IMC and IHC claim reports

In-patient Medical (IMC) and In-hospital Medical (IHC) claims reports are available in Bp VIP.net Australia for analysing unprocessed, processed (paid), and declined IMC and IHC claims and manual reconciliation of payments.

The examples in this article use IMC reports to demonstrate, but the screens for generating IHC reports are the same. IHC reports contain similar information but often with more detail on services, given the nature of in-hospital consultations.

In this article:

View IMC and IHC claims and run a report

  1. Select the Medicare icon from the toolbar.
  2. If your practice has multiple Locations and Minor IDs that require multiple B2B registrations, select the Location and B2B device to report on.
  3. Select 2. IMC Claim Reporting or 9. IHC Claim Reporting. The VIP Medicare Service scree will open.
  4. The Minor ID/Location field displays the location you are reporting on and cannot be changed. You can select an Individual Provider if you wish to filter reports to a single provider.
  5. View claims

  6. From the left hand panel, select the types of claims to view from the Filter options, such as Paid or Declined. The options are described in this article.
  7. Select a date range to return claims for: All claims, All sent in last n weeks, or supply a From and To date range.
  8. Click Load IMC / IHC Claims.

    Print a report

  1. From the right hand panel, click Selected Only if you are running a report only on claims that you have ticked from the returned list. Otherwise, tick All.
  2. Specify a Date range of up to 31 days to include in the report.
  3. If you specify a date range, you can also nominate a single Fund (insurers only) to filter the report on.
  4. Click Payment Report or Process Report to generate the report.

Processing reports

The processing report shows each transmitted claim, showing patient details, fund details, and each item’s benefit details. The Status of a report in the upper right shows the status for the submitted batch and can be one of:

  • COMPLETE
  • MEDICARE_REJECTED
  • HEALTH_FUND_REJECTED.

The Service Fund Assessment Code column provides the acceptance status of individual claims.

The Account Reference Id in the top left is the number needed when enquiring for any further information on the claim from the health fund or Medicare. The Reason Code Explanation list at the bottom of the report explains the Explanation Code columns and supplies any reasons for rejection.

The process report lets you know that you are going to receive a payment, but does not specify when. Actual payment information is supplied in the payment report.

Payment reports

The payment report occurs only when amounts are deposited into your bank account. The report shows transaction details for all payments attached to a claim. Details are not included for unpaid claims.

The PaymentRunDate indicates the date on which the money was deposited into the bank account. The Payment Reference indicates the reference against the payment from the organisation's transaction history (F8).

IMC Payment Report

You should call Medicare or the health fund if you have not received an expected payment within 14 days.

Paid and Processing reports

Select the type of report you want to see from the Filter radio buttons on the right.

The Paid report shows which patients have been paid between any selected date period, as long as the payment is within six months of transmitting.

The Processed report breaks down each payment made into the account by date, patient, item and amount.

IMC Claim Reporting Filtered for Paid

All reports

When selecting the All report, choose the date range for the transactions you would like to see. The report will show the following claims: 

  • Unprocessed
  • Paid
  • Overpayment included (dark green)
  • Declined.

An asterisk (*) is visible in the VIP Claim column if the claim was cleared from the list manually. The letter 'R' will be visible in the VIP Claim column if the claim was resubmitted.

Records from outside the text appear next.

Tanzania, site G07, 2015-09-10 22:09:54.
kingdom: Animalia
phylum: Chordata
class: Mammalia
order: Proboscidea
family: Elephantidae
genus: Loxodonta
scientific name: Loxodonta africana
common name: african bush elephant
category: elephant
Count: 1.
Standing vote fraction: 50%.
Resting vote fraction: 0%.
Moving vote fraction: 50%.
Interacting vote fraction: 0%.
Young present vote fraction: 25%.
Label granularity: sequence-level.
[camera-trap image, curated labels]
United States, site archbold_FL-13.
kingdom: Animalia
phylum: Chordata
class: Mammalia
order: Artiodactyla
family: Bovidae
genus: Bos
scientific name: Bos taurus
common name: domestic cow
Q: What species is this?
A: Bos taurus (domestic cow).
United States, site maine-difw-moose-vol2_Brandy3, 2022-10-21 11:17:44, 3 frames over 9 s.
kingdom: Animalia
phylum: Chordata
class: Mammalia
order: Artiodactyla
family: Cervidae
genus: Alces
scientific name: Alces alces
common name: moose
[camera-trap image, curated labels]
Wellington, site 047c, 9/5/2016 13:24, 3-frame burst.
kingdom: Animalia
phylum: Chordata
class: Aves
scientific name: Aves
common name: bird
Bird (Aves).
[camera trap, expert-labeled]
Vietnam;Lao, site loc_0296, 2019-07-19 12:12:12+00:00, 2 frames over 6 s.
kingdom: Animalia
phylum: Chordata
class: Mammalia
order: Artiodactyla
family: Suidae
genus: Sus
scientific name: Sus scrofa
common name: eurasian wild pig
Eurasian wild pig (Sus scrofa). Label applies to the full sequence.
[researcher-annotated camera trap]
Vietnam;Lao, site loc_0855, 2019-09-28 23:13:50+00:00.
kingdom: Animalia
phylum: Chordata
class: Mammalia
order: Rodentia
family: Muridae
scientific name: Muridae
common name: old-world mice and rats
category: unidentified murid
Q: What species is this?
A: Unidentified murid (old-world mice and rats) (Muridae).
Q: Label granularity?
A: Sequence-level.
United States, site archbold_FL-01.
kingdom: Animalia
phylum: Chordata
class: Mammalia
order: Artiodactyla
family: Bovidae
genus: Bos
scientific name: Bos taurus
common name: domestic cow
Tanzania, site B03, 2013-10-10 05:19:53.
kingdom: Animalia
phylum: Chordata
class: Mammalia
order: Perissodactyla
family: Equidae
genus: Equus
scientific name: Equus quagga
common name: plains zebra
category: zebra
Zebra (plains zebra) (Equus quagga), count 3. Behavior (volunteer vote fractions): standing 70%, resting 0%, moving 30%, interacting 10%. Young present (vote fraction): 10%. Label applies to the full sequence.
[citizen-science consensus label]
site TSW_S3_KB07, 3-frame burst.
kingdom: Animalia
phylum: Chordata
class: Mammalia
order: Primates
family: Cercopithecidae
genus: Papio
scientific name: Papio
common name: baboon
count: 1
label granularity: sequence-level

IMC Claim Reporting Filtered by All

Declined reports

The Declined report shows which claims have been declined by the health fund or Medicare and why. This report also includes claims that are paid less than the charge amount. You can resubmit any claim if the claim was paid less than the charge amount or rejected for any reason, after the account has been corrected.

Select the green information icon at the top right of the IMC Claims panel to view some of the most common reject code explanations.

See Resubmit a declined IMC Claim for more information.

NOTE  There is no facility to delete a claim once accepted by the ECLIPSE hub. If you need to delete a claim after this time, contact the helpdesk (contact details here) who will advise the most appropriate course of action, depending on the outcome of the claim assessment.

IMC Claim Reporting Filtered by Declines

Checking the patient contribution for IMC and IHC Claims

When a claim is sent to Medicare, the patient contribution is shown in the claims reports if the patient makes a payment towards the owing account.

If a patient pays only a portion of the account, in the Payments Details section 'This account is fully paid: NO' will be shown. The actual contribution paid is shown under the Patient Contribution column.

Easyclaims report with partial patient contribution

If the patient pays the full amount owed, the patient contribution will show as $0 and the Payment Details will state 'This account has been fully Paid: YES'.